What is an Attribution Tool?

The primary goal of attribution tools (or MTA tools) is to provide marketers with an out-of-the box, or semi-customized attribution tracking & modeling to help marketers understand how much credit should be given to each marketing touch-point. There are free or cheap attribution tools and software available like Google Attribution and Rockerbox. These entry level tools will provide a better attributed view of your marketing than using last touch. However, there are severe drawbacks to these tools. a) They are click based so if your site does not or cannot drop a cookie, you won’t see that person. b) Upper funnel impression based channels like YouTube, TV, Display and others are very difficult to account for. And c) walled ecosystems like Facebook, do not provide access to user or impression level data.

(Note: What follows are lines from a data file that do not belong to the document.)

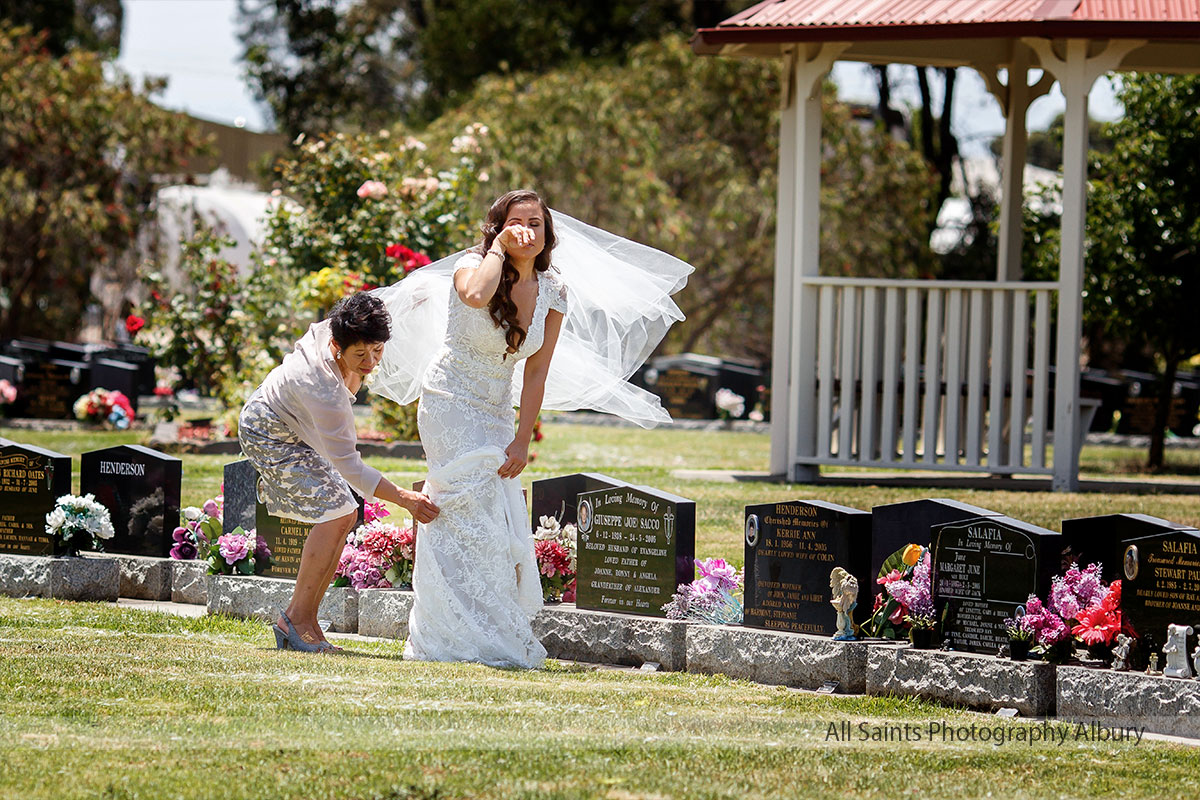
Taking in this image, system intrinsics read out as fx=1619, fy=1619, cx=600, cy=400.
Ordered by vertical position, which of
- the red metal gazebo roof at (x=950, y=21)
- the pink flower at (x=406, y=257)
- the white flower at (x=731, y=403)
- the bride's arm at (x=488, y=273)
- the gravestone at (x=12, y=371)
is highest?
the red metal gazebo roof at (x=950, y=21)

Neustar MarketShare provides an enterprise level multi-touch attribution platform which encompasses a full suite of technology services designed to track, model and report against user level marketing data and provides consulting services to help interpret and use the data. While their offering is more comprehensive than the providers mentioned above, they are still subject to the same limitations. Where Neustar Marketshare does excel is in their Marketing Mix Modeling (MMM) and consulting practice. See What is Marketing Mix Modeling? for more on MMM.

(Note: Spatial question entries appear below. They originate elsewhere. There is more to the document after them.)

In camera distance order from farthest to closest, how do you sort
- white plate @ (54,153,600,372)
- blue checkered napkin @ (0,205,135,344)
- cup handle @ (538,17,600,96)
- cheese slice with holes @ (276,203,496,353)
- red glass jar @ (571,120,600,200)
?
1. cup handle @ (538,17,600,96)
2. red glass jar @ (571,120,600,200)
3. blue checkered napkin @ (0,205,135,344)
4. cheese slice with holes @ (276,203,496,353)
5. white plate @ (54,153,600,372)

Measured Marketing Attribution & Incrementality Measurement

For making more impactful decisions rooted in incrementality measurement, proven to be the most reliable and accurate way to measure marketing contribution, we have developed advanced methods to account for the limitations of MTA models.

One example of this is the ability to accurately measure marketing contribution within walled gardens because many of these platforms enable experimentation deliberately or coincidentally. This is fundamentally different than MTA. In platforms like Facebook it is possible to select and target audiences in randomized ways but target them differentially. This enables us to design experiments and test audiences for different marketing treatments. Incrementality measurement is a direct substitute for MTA and is very complimentary to MMM.

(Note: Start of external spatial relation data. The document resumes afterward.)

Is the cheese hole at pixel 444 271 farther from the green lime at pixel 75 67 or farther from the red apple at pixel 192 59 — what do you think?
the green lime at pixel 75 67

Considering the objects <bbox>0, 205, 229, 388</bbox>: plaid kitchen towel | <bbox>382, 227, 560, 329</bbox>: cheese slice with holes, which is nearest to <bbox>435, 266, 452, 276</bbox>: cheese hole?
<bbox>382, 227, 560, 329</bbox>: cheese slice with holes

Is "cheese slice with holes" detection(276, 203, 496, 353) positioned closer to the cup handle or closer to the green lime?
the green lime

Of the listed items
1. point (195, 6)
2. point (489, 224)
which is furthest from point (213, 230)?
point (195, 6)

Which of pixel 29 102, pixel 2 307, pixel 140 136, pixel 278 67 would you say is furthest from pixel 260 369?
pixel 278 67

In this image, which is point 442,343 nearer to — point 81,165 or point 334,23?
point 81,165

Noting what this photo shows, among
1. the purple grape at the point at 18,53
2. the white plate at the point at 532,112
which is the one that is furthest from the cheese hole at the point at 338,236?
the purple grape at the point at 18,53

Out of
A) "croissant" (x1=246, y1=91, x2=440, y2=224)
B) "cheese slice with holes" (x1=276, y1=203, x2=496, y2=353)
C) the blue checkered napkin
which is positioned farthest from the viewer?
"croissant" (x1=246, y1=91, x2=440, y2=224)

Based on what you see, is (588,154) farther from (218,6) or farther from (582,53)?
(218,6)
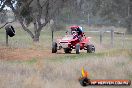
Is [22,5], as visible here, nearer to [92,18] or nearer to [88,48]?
[88,48]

Measured’s advanced cross-channel measurement provides true incrementality measurement across all your media channels where you can make decisions based on proper attribution. Learn More!

 

Multi-Touch Attribution tools are now "click fed," hence unable to measure impression based channels with accuracy and rendering it ineffective for omni-channel media portfolios.

Over the years, various attribution techniques have been developed and deployed as Software-as-a-Service (Saas) applications that marketers have come to rely on to measure and optimize advertising. This class of software has come to be known commonly as attribution software.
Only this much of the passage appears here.